Liebe Vertreterinnen der Sammlung Ludwig, liebe Kolleginnen vom Haus, liebe Brigitte Franzen, die diese Ausstellung kuratiert hat, liebe Gäste,
der in dieser Ausstellung abgebildete Zeitraum von 30 Jahren entspricht dem zwischen der Öffnung der Mauer und heute.
Wir leben und sehen diese Ausstellung sozusagen «im nächsten Kapitel».
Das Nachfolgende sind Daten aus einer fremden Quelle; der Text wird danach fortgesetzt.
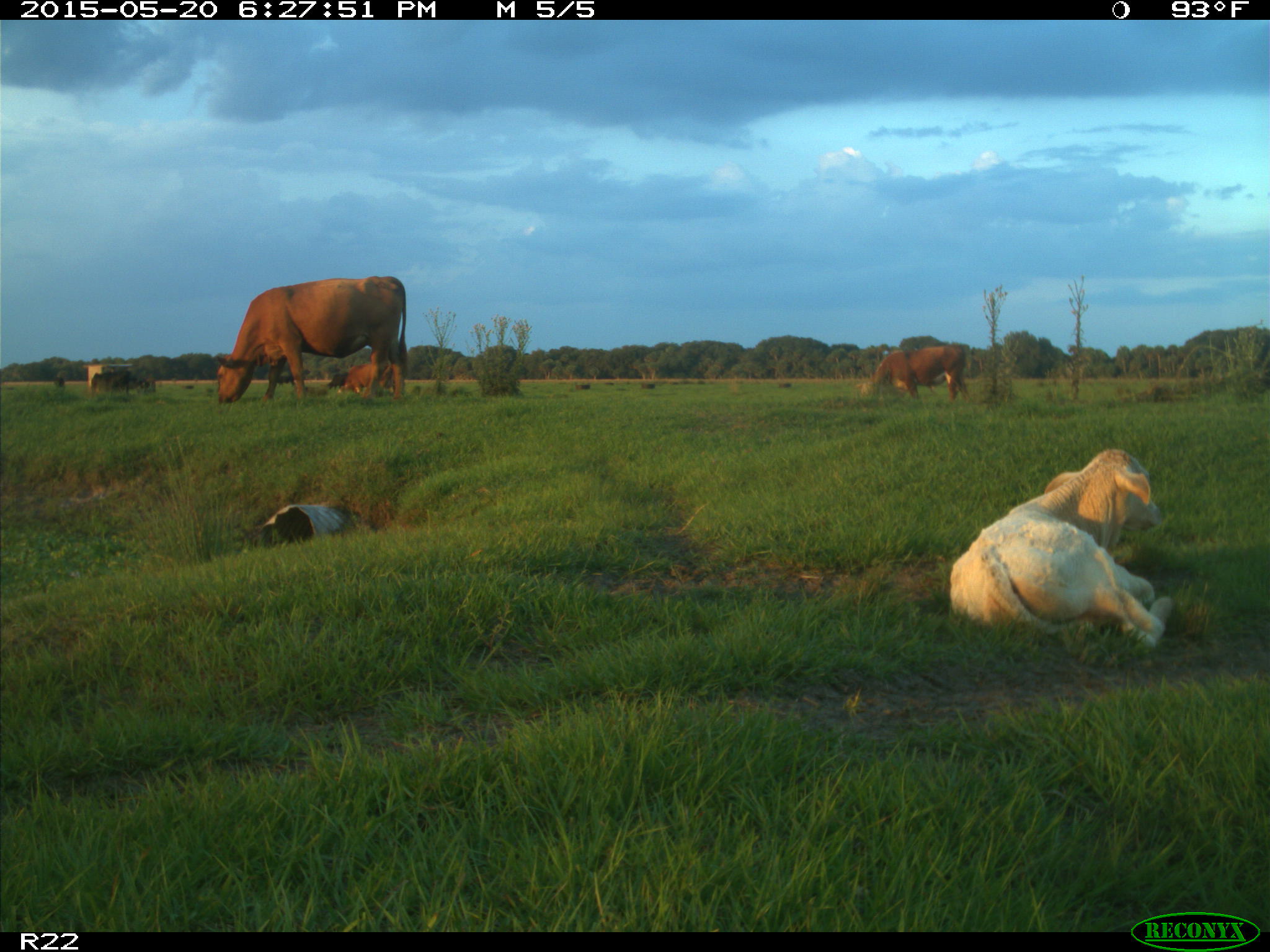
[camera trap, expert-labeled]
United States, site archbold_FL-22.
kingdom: Animalia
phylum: Chordata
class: Mammalia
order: Artiodactyla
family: Bovidae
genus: Bos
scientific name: Bos taurus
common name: domestic cow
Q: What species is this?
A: Bos taurus (domestic cow).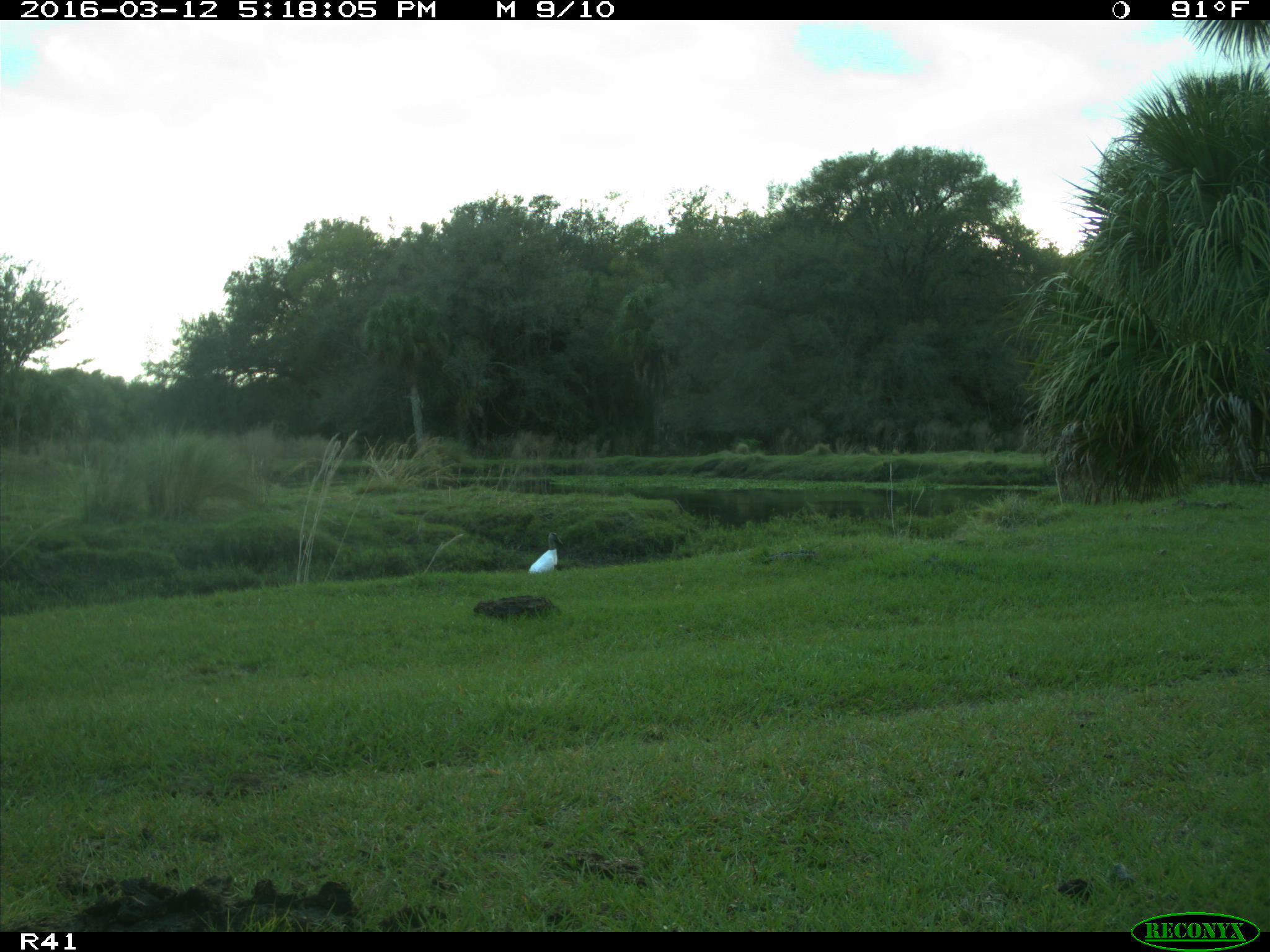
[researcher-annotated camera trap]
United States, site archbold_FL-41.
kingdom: Animalia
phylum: Chordata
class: Aves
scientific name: Aves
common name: birds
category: unidentified bird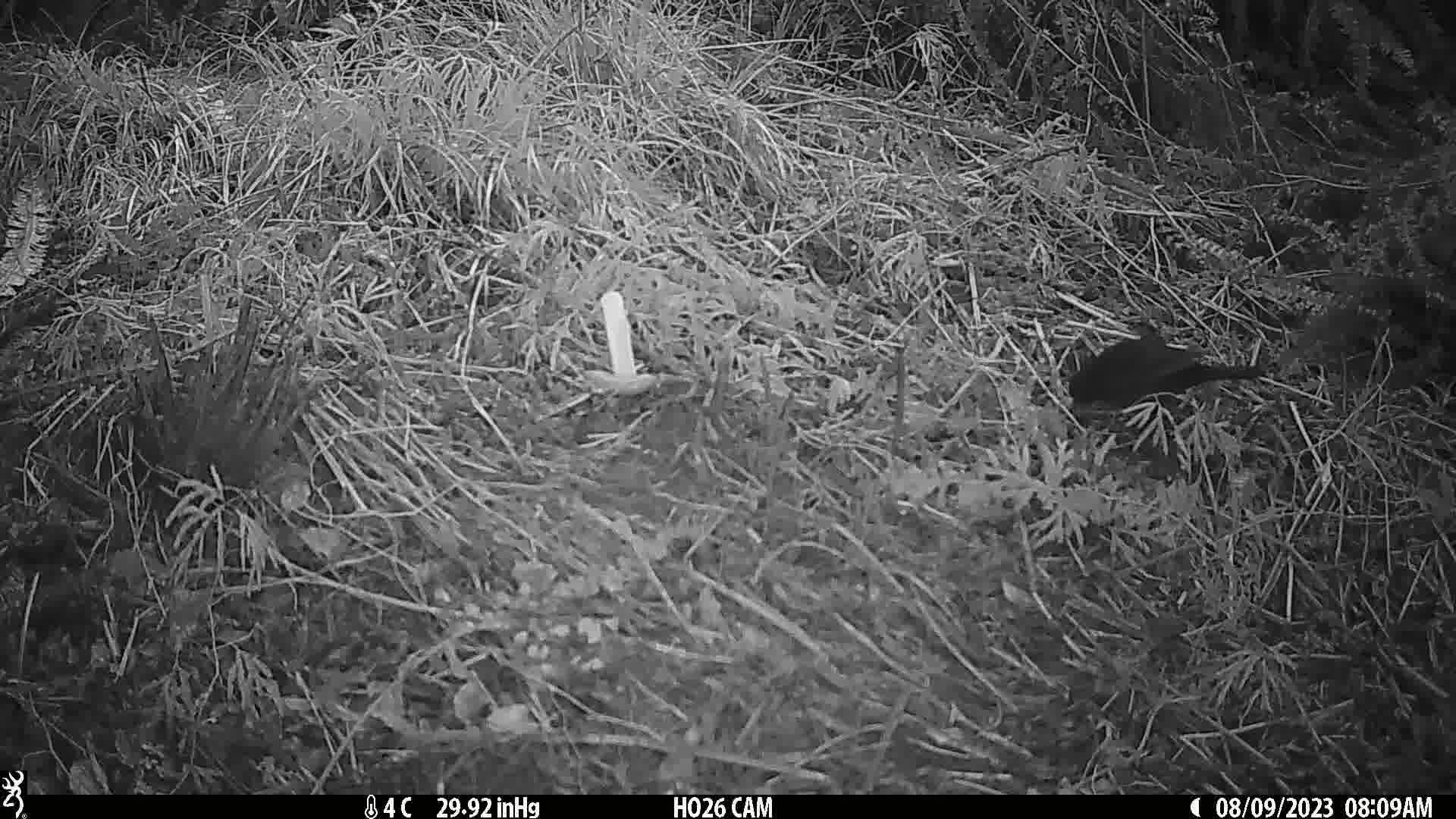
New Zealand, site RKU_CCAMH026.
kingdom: Animalia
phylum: Chordata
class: Aves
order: Passeriformes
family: Turdidae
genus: Turdus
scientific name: Turdus merula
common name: eurasian blackbird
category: blackbird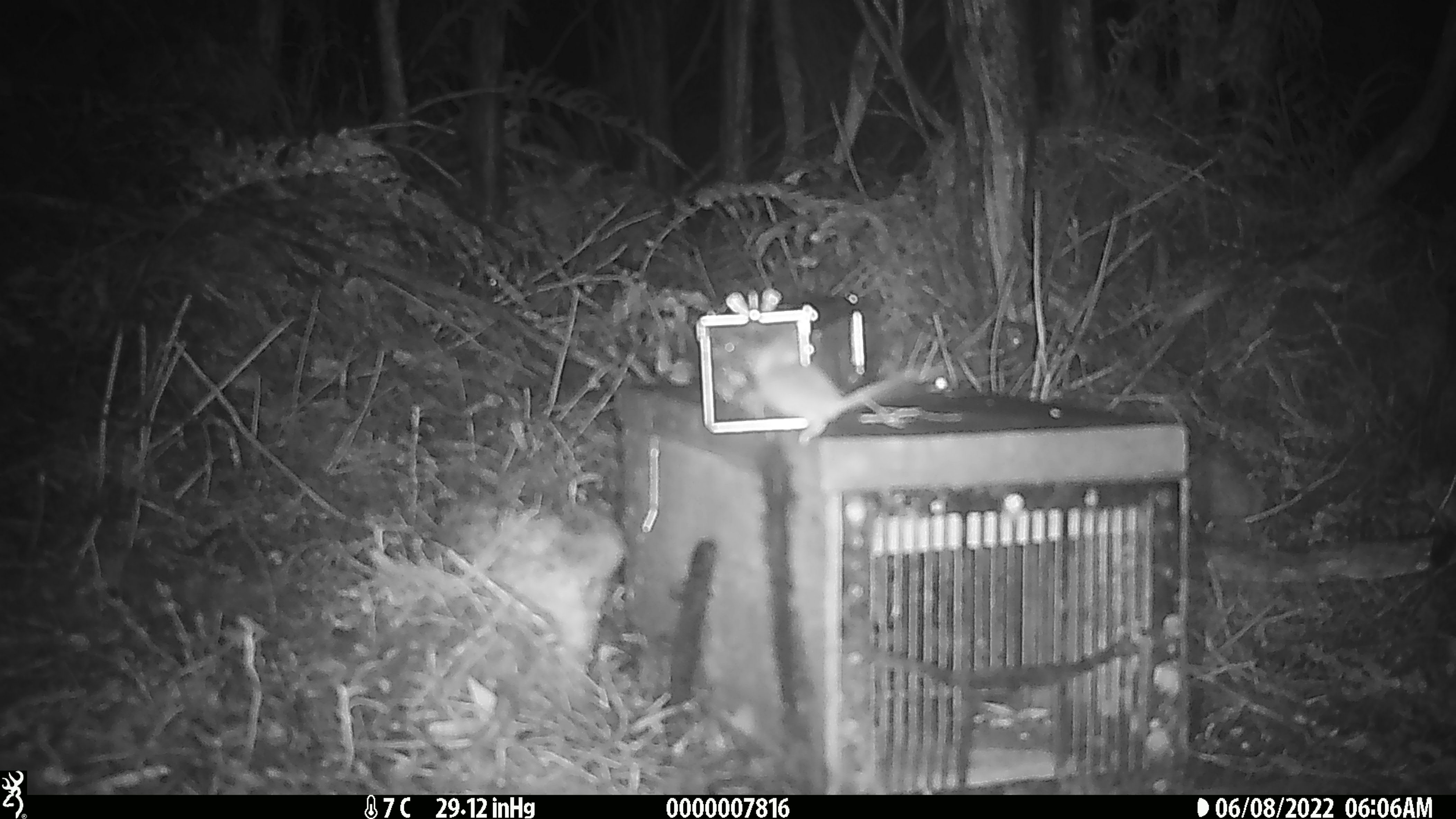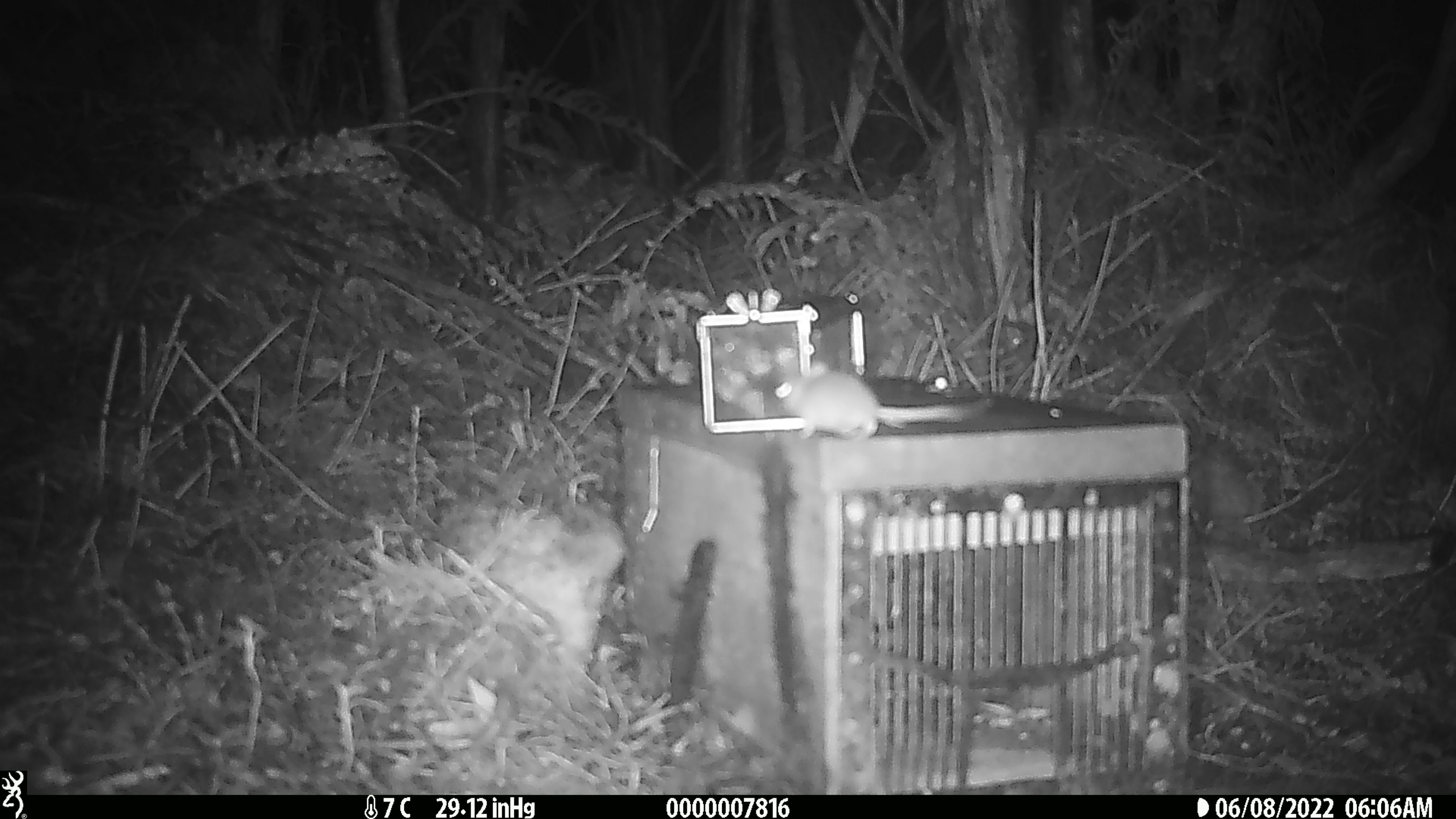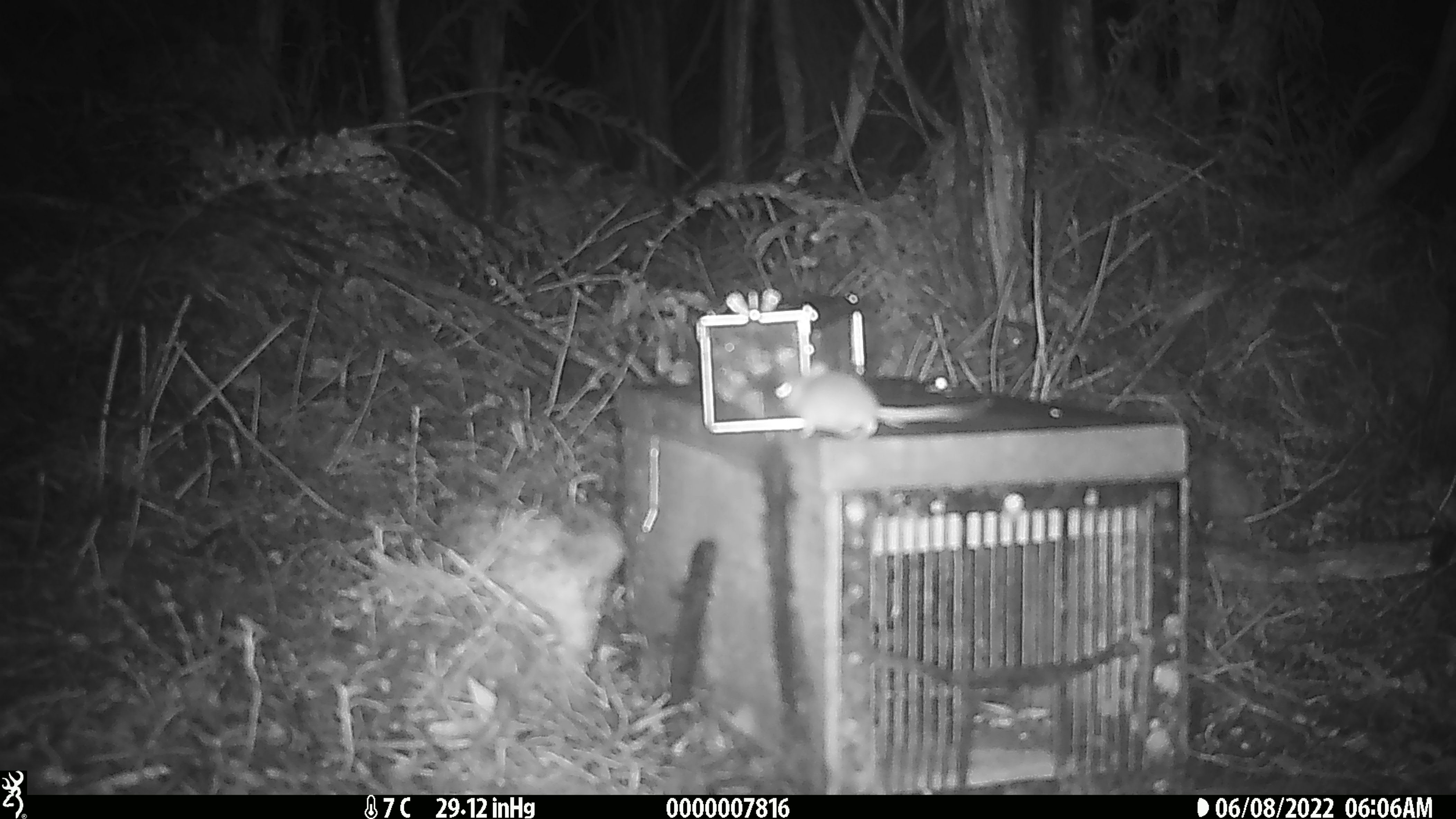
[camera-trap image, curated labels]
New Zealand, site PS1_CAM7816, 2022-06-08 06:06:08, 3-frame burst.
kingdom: Animalia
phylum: Chordata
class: Mammalia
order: Rodentia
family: Muridae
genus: Mus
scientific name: Mus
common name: mouse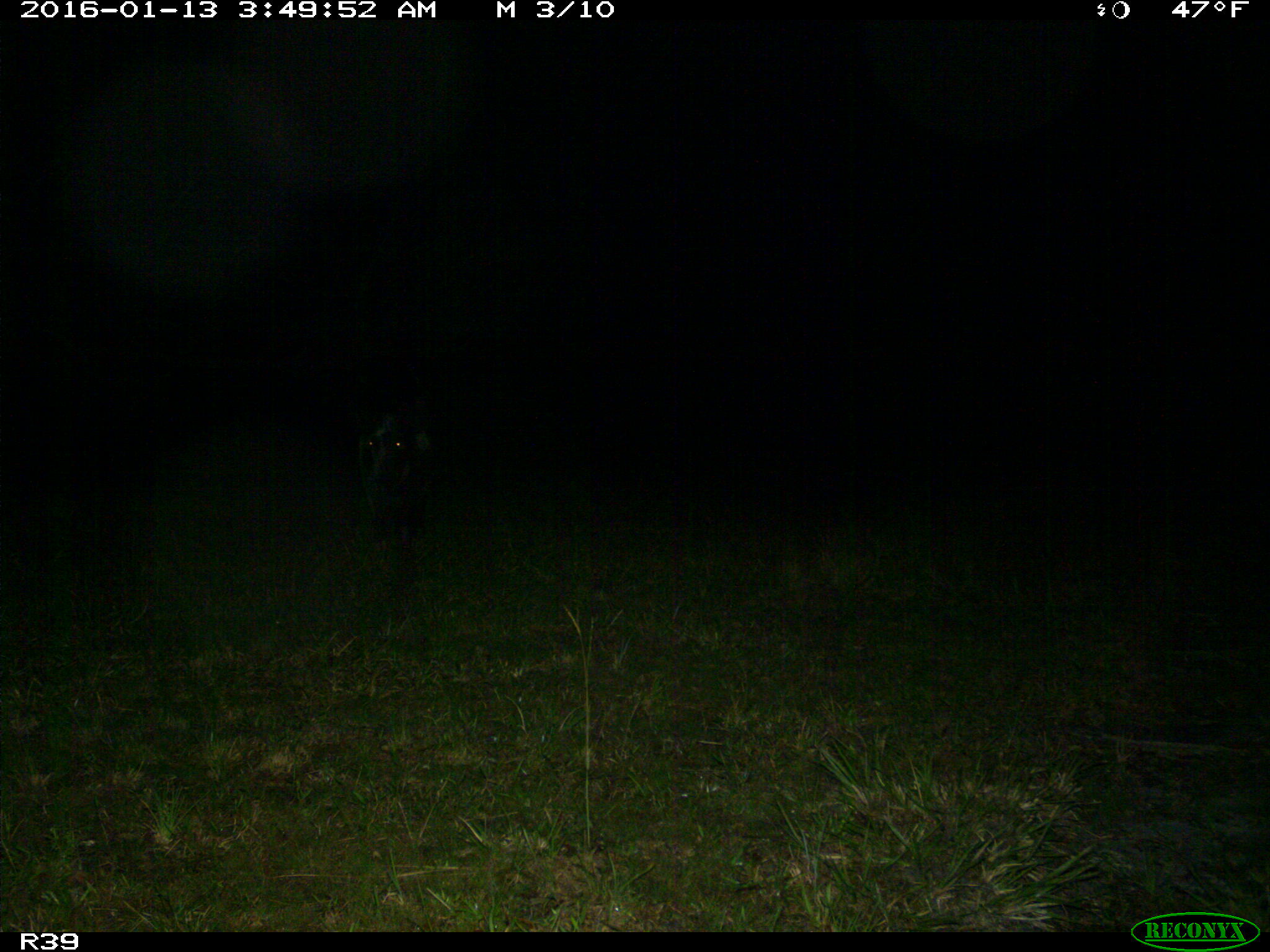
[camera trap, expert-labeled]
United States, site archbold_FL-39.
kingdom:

Es war die Zeit der Kubakrise 1962, Tauwetters in der SU nach dem Tod Stalins, die Chrustschow-Zeit, die Zeit des Wettrüstens und der Wettrennen im Erobern des Weltalls und der Antarktis, die Breschnew Zeit, die Perestroika. Der in der Ausstellung abgebildetes Zeitraum war im Westen geprägt von den vermeintlich lässigen Jahren der Kennedys, später von Ronald Reagans Versuch, den Ostblock zu Tode zu rüsten, und Gorbatschows Antwort mit einem Austritt aus diesem Spiel, dem Versuch, den Sozialismus zu liberalisieren, den Ostblock aufzutauen, was in den friedlichen Revolutionen mündete, in die Öffnung der Mauer und das vermeintliche Ende der Geschichte. Diese Epoche spielte sich direkt vor der Haustür des Gropiusbau ab - Nordeingang war vermauert und grenzte vierzig Jahre an den Todesstreifen.
Die Bilder dieser Ausstellung sind die Bilder unserer Geschichte. Unserer Nachkriegseschichte, wie sie entstanden ist durch die Einstrahlung dieser Großmächte. Es sind letztlich Bilder einer Supermacht hier und einer dort - gesehen durch den neugierigen und klugen Blick eines Sammlerpaars, das mehr sah als die Ikonen des Kunstmarkts. Wie der wunderbare Kurator Eckart Gillen in seiner Betrachtung der Künstler*innen der ehemaligen DDR immer von Künstler*innen bestimmter Landschaften spricht - von Sachsen, Mecklenburg, die mindestens so sehr in den Maltraditionen einer Dresdner Schule oder der Norddeutschen Malerei verankert waren als in der Staatskunst Ostdeutschlands, so zeigt uns diese von Brigitte Franzen kuratierte Ausstellung eben auch die Ludwigs und ihre Sammlungspolitik, ihre weitsichtige, unabhängige Kuratorenschaft im Ankauf.
Sie suchten und sammelten die diversen «Landschaften» innerhalb der sowjetischen Kunstszene - ihre Stile und regionalen Prägungen, ihr soziales Hinterland, wie Ethnologen bereisten sie nicht nur die Museen und Ateliers, sondern im wahrsten Sinne die Lebensräume der Künstler*innen. Und wie echte Unternehmer interessierte sie der Schatz an Differenz - in der Sowjetunion übrigens genauso wie in der Betrachtung der malerischen Welten der USA.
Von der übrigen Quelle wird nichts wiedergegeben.